Parmi les domaines à développer, le rapport constate qu'il n'y a que peu de pays qui proposent l'enseignement d'une manière non linguistique dans une langue étrangère. La communauté germanophone de Belgique, le Luxembourg et Malte sont les seuls pays à le proposer dans toutes leurs écoles.
Enfin, le Luxembourg est aussi le pays qui fait atteindre à ses élèves le plus haut niveau de compétences en langue. "Ce haut niveau est atteint en raison des circonstances particulières liées à l'usage linguistique au Luxembourg où l'allemand et le français sont des langues d'instruction", souligne une énième fois le rapport.
"La diversité linguistique et culturelle est l'un des principaux atouts de l'Union européenne. L'apprentissage des langues facilite la communication entre les peuples et les pays et stimule la mobilité transfrontalière et l'intégration des migrants.", a déclaré Androulla Vassiliou, membre de la Commission européenne chargée de l’éducation, de la culture, du multilinguisme et de la jeunesse, lors de la présentation de cette étude riche en enseignements.
La commissaire européenne a également encouragé à voir " plus loin que les langues les plus fréquemment utilisées afin de pouvoir apprécier l'incroyable diversité linguistique de l’Europe" et de ses 23 langues officielles.
Pour encourager les progrès vers la réalisation de l'objectif "langue maternelle + 2", la nouvelle stratégie «Repenser les compétences» de la Commission, qui devrait être adoptée en novembre, proposera des critères de référence pour l'apprentissage des langues. Cet objectif a été fixé par les chefs d'État et de gouvernement européens au sommet de Barcelone en mars 2002, lequel avait notamment appelé à la création d'un indicateur sur les compétences linguistiques.

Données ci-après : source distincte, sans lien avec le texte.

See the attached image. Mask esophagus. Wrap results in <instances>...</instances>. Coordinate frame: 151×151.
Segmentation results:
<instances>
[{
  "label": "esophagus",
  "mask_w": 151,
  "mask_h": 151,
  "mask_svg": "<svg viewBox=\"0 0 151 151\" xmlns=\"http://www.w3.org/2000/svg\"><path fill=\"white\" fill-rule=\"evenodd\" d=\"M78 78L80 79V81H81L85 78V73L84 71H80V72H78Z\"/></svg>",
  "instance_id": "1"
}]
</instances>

Cette stratégie insistera également "sur la nécessité de remédier aux disparités géographiques dans l'éducation". En 2013, la Commission devrait présenter des conseils stratégiques aux États membres sur les moyens d'améliorer l'équité dans les systèmes d'éducation et de formation. Un deuxième rapport sur les inégalités géographiques en matière d'éducation dans l'UE sera alors publié, après celui présenté le 14 septembre 2012.
La nouvelle stratégie s'intègrera à la suite de la communication de la Commission européenne baptisée Multilinguisme: un atout pour l'Europe et un engagement commun (2008) et la résolution du Conseil sur une stratégie européenne pour le multilinguisme.
"L'encouragement de l'apprentissage des langues est l'un des principaux objectifs de la stratégie de la Commission dans le domaine de l’éducation et de la formation ("Éducation et formation 2020"), et il est également indispensable pour stimuler la mobilité transfrontalière des citoyens de l'UE, qui est l'un des objectifs de la stratégie Europe 2020 pour l'emploi et la croissance", conclut la Commission européenne dans son communiqué.